## [ACTIVITY]
Go through the listing below and output it word for word.
----------
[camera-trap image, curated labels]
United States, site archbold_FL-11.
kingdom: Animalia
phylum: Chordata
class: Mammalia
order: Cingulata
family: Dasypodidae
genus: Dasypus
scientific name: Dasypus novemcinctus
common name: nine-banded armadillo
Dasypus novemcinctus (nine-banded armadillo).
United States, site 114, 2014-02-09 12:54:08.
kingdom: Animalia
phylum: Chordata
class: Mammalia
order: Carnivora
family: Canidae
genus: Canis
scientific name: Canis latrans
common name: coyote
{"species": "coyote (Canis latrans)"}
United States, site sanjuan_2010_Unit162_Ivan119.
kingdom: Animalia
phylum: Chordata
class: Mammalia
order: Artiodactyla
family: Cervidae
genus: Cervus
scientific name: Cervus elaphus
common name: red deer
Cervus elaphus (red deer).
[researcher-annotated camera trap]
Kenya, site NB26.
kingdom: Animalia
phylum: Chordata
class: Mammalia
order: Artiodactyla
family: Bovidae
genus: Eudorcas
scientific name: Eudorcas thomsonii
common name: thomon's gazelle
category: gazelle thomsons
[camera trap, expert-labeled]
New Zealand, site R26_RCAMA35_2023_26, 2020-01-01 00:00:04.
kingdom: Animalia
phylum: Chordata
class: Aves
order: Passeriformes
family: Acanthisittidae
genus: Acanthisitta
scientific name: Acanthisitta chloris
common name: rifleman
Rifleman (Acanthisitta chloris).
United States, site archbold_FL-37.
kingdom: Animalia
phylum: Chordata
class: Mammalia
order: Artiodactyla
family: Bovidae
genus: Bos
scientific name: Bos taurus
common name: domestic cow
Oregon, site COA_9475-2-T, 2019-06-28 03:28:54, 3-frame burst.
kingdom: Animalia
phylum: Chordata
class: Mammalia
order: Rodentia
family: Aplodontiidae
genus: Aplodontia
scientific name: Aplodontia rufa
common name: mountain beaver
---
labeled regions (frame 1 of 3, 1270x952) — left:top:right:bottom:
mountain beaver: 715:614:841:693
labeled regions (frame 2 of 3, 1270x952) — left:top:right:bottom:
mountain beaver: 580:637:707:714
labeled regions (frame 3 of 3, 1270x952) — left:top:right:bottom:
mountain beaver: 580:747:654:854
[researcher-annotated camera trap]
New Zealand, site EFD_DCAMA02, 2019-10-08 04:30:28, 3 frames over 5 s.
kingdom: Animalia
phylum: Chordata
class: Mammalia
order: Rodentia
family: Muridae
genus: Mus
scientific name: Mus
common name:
----------
## [TASK RESULT]
[camera-trap image, curated labels]
United States, site archbold_FL-11.
kingdom: Animalia
phylum: Chordata
class: Mammalia
order: Cingulata
family: Dasypodidae
genus: Dasypus
scientific name: Dasypus novemcinctus
common name: nine-banded armadillo
Dasypus novemcinctus (nine-banded armadillo).
United States, site 114, 2014-02-09 12:54:08.
kingdom: Animalia
phylum: Chordata
class: Mammalia
order: Carnivora
family: Canidae
genus: Canis
scientific name: Canis latrans
common name: coyote
{"species": "coyote (Canis latrans)"}
United States, site sanjuan_2010_Unit162_Ivan119.
kingdom: Animalia
phylum: Chordata
class: Mammalia
order: Artiodactyla
family: Cervidae
genus: Cervus
scientific name: Cervus elaphus
common name: red deer
Cervus elaphus (red deer).
[researcher-annotated camera trap]
Kenya, site NB26.
kingdom: Animalia
phylum: Chordata
class: Mammalia
order: Artiodactyla
family: Bovidae
genus: Eudorcas
scientific name: Eudorcas thomsonii
common name: thomon's gazelle
category: gazelle thomsons
[camera trap, expert-labeled]
New Zealand, site R26_RCAMA35_2023_26, 2020-01-01 00:00:04.
kingdom: Animalia
phylum: Chordata
class: Aves
order: Passeriformes
family: Acanthisittidae
genus: Acanthisitta
scientific name: Acanthisitta chloris
common name: rifleman
Rifleman (Acanthisitta chloris).
United States, site archbold_FL-37.
kingdom: Animalia
phylum: Chordata
class: Mammalia
order: Artiodactyla
family: Bovidae
genus: Bos
scientific name: Bos taurus
common name: domestic cow
Oregon, site COA_9475-2-T, 2019-06-28 03:28:54, 3-frame burst.
kingdom: Animalia
phylum: Chordata
class: Mammalia
order: Rodentia
family: Aplodontiidae
genus: Aplodontia
scientific name: Aplodontia rufa
common name: mountain beaver
---
labeled regions (frame 1 of 3, 1270x952) — left:top:right:bottom:
mountain beaver: 715:614:841:693
labeled regions (frame 2 of 3, 1270x952) — left:top:right:bottom:
mountain beaver: 580:637:707:714
labeled regions (frame 3 of 3, 1270x952) — left:top:right:bottom:
mountain beaver: 580:747:654:854
[researcher-annotated camera trap]
New Zealand, site EFD_DCAMA02, 2019-10-08 04:30:28, 3 frames over 5 s.
kingdom: Animalia
phylum: Chordata
class: Mammalia
order: Rodentia
family: Muridae
genus: Mus
scientific name: Mus
common name:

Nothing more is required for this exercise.